Rhoda Power was born with two sisters, Eileen and Beryl. After their mother passed away in 1903, Rhoda and her sisters were raised by their grandfather and aunts. Her sister Eileen later became a well-known historian, and Beryl worked for the government.

Rhoda went to Oxford High School. She then studied modern languages, economics, and politics at St. Andrews University in Scotland from 1911 to 1913.

After studying, Rhoda spent a year in the United States. She then worked as a journalist in different European countries. In 1917, she became a governess in Rostov-on-Don, Russia. She was there during the October Revolution, a big historical event. An illness she caught in Russia might have caused her to slowly lose her hearing over time.

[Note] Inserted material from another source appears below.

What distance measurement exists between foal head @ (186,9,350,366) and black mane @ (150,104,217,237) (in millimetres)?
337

In the 1920s, Rhoda Power started writing history books for children. She first worked with her sister Eileen, and later wrote books on her own. In 1927, she began a new career as a broadcaster with the BBC. She joined the school broadcasting department, which moved to Bristol in 1939. She worked there for the rest of her life, except for a year of travel in the Americas from 1946 to 1947. In 1950, she received an MBE award for her excellent work.

Her Work with the BBC

Rhoda Power was especially good at making history exciting for young listeners on the radio. She would turn historical events into plays and stories. This helped children learn about the past in a fun and engaging way. Her deep understanding of medieval England's social history came partly from her older sister, Eileen Power. Before Eileen's early death in 1940, the sisters worked together. They created scripts for BBC broadcasts, including a story about life in a medieval village. This story, told from the view of a serf named Simon, might have inspired Redcap Runs Away.

Redcap Runs Away

Rhoda Power's book, Redcap Runs Away, is illustrated by C. Walter Hodges. It has become a classic children's book, though it is not as well-known today. The story is about a 10-year-old boy who joins a group of minstrels in the 14th century. Minstrels were traveling musicians and storytellers.

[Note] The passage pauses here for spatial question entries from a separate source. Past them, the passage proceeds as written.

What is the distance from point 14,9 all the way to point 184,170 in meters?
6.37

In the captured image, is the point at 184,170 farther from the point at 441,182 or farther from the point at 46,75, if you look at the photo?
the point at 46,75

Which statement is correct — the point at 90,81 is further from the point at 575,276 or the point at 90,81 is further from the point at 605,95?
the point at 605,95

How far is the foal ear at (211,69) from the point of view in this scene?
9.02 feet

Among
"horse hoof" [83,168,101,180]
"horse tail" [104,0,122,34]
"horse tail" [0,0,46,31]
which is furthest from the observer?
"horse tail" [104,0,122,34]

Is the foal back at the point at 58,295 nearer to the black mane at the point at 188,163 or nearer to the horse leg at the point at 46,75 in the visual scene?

The book uses Redcap's adventures as a way to share old stories. These were the kinds of tales people heard in market places and inns 600 years ago. Rhoda Power gathered these stories from real historical sources. A reviewer in the The Age newspaper in 1957 said the stories "still make very good reading."

A Classic Children's Book

In 1952, Redcap Runs Away was added to the famous UK Puffin Story Books list. This was thanks to Eleanor Graham, a senior editor for the series. Graham praised the book highly in the Junior Bookshelf magazine. She wrote that it "stands head and shoulders above its contemporaries." She believed it would "set a new standard" for children's stories.

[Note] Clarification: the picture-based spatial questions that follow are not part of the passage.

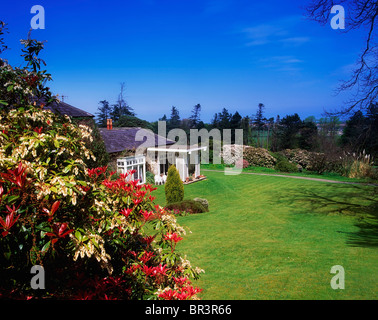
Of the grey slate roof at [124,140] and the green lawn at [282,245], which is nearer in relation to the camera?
the green lawn at [282,245]

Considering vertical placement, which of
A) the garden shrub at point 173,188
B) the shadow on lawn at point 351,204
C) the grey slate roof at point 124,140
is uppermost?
the grey slate roof at point 124,140

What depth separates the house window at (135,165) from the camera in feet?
63.3

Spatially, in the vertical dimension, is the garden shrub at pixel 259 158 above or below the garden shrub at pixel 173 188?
above

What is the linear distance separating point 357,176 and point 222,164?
13.7 metres

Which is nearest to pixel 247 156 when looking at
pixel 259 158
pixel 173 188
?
pixel 259 158

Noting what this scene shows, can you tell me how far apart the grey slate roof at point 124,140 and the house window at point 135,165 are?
94cm

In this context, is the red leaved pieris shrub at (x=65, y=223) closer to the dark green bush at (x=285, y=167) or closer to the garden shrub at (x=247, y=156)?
the dark green bush at (x=285, y=167)

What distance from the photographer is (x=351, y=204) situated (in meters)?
14.6

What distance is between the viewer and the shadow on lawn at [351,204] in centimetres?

The way the characters and plot were created in Redcap Runs Away was influenced by Rhoda's experience in school broadcasting. She was very skilled at making history dramatic for young audiences. The book's focus on minstrels also connects to a long history of English literature. Writers like Sir Walter Scott and John Clare wrote poems about minstrels. Novels by Helen Craik and Sydney Owenson also featured minstrel characters. More recently, books like Minstrel Dick (1891) and Darkie and Co. (1932) also explored similar themes.

The many minstrel stories in Redcap make the book feel very real for its time. However, not all critics in the US liked this. When the US edition came out in 1954, The Bulletin of the Children's Book Center said the many stories slowed the plot. They also mentioned the book's small type and crowded lines made it hard to read.